Space Thermal Control System for Satellites
In spacecraft design, the function of the thermal control system (TCS) is to keep all the spacecraft's component systems within acceptable temperature ranges during all mission phases. It must cope with the external environment, which can vary in a wide range as the spacecraft is exposed to deep space or to solar or planetary flux, and with ejecting to space the internal heat generated by the operation of the spacecraft itself.
My current project deals with the design and analysis of efficient TCS.
Introduction:
The objective of this project was to design and implement a temperature control system using an Arduino microcontroller. The system was designed to measure and control the temperature of a system using a thermocouple and a heating element, and to maintain the temperature at a setpoint using proportional-integral-derivative (PID) control. The project was implemented by following the instructions provided on the website apmonitor.com.
Methodology:
The hardware for the temperature control system was built using an Arduino Uno board, a MAX31855 thermocouple amplifier, a solid-state relay, and a heating element. The thermocouple was connected to the thermocouple amplifier, which was connected to the Arduino board. The solid-state relay was used to control the power supplied to the heating element.
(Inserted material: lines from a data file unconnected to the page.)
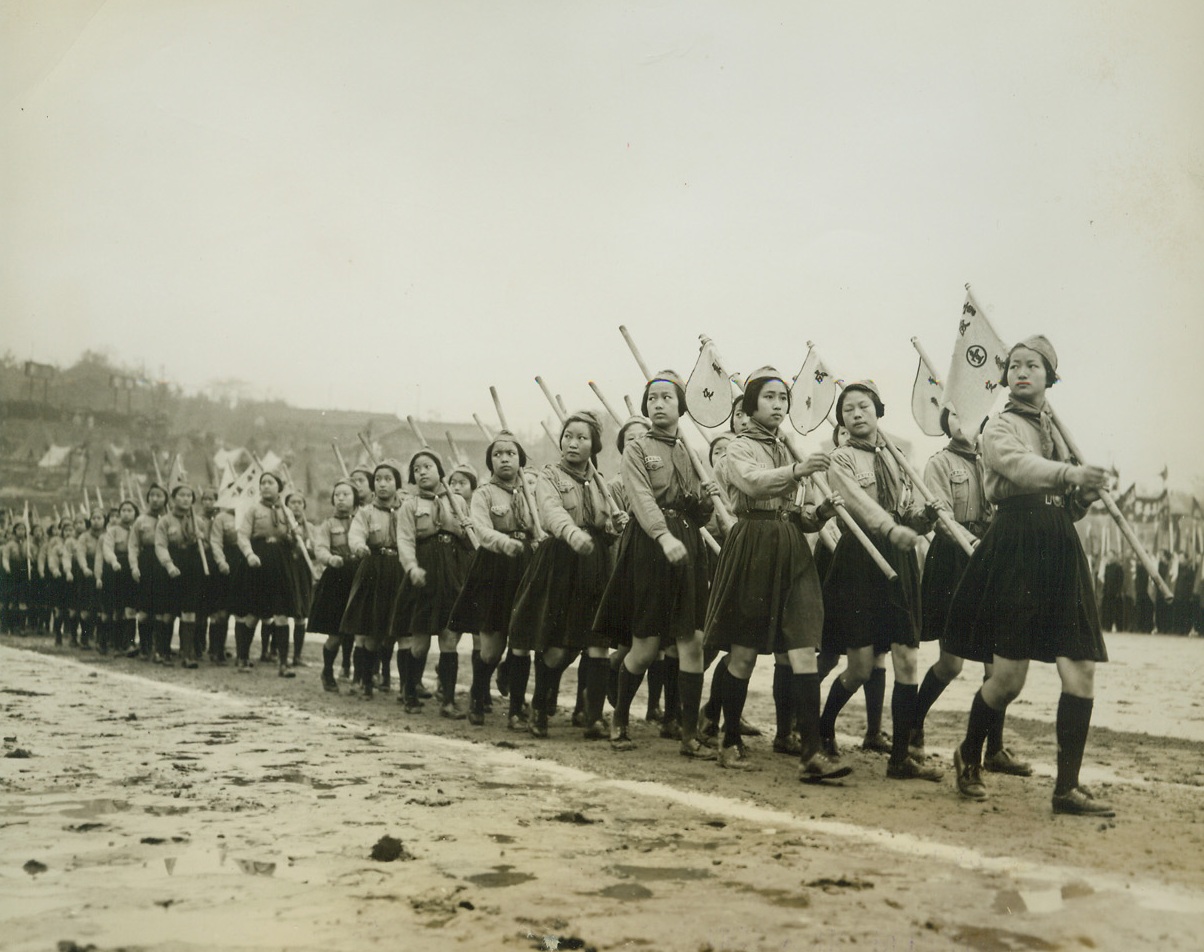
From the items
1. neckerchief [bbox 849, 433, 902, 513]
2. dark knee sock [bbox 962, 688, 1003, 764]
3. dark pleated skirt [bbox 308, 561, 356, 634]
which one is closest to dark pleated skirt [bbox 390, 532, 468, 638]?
dark pleated skirt [bbox 308, 561, 356, 634]

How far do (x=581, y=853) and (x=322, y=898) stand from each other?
0.94 metres

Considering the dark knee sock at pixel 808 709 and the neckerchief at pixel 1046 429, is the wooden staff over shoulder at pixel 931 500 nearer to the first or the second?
the neckerchief at pixel 1046 429

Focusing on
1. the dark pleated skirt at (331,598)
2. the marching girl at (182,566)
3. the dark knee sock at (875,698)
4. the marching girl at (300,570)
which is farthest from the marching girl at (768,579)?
the marching girl at (182,566)

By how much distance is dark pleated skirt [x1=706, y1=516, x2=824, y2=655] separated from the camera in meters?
5.66

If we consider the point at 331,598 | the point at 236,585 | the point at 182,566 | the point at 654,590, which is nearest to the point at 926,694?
the point at 654,590

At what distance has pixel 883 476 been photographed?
6.28 meters

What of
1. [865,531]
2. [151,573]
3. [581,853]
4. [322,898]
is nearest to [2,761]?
[322,898]

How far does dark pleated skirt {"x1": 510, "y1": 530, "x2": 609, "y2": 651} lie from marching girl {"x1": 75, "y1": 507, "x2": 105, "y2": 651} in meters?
7.26

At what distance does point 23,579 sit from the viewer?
14188 millimetres

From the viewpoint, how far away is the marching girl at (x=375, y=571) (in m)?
9.25

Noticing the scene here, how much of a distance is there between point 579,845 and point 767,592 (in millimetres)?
1881

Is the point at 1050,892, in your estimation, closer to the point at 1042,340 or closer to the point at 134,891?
the point at 1042,340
The software for the temperature control system was developed using the Arduino Integrated Development Environment (IDE). The program was written in the Arduino language and implemented PID control using the "PID_v1" library. The program was designed to read the temperature from the thermocouple, calculate the error between the desired temperature setpoint and the measured temperature, and adjust the power supplied to the heating element to maintain the temperature at the setpoint.
Results:
The temperature control system was successfully implemented using the Arduino microcontroller. The system was able to maintain the temperature at a setpoint with an accuracy of +/- 1 degree Celsius. The system was tested using different setpoints, and it was found that the system was able to respond quickly to changes in setpoints.
Conclusion:
The project was successful in designing and implementing a temperature control system using an Arduino microcontroller. The system was able to maintain the temperature at a setpoint with a high degree of accuracy, demonstrating the effectiveness of using an Arduino for temperature control applications. The project provides a useful example for beginners interested in temperature control and provides a foundation for further exploration and development of temperature control systems using an Arduino microcontroller.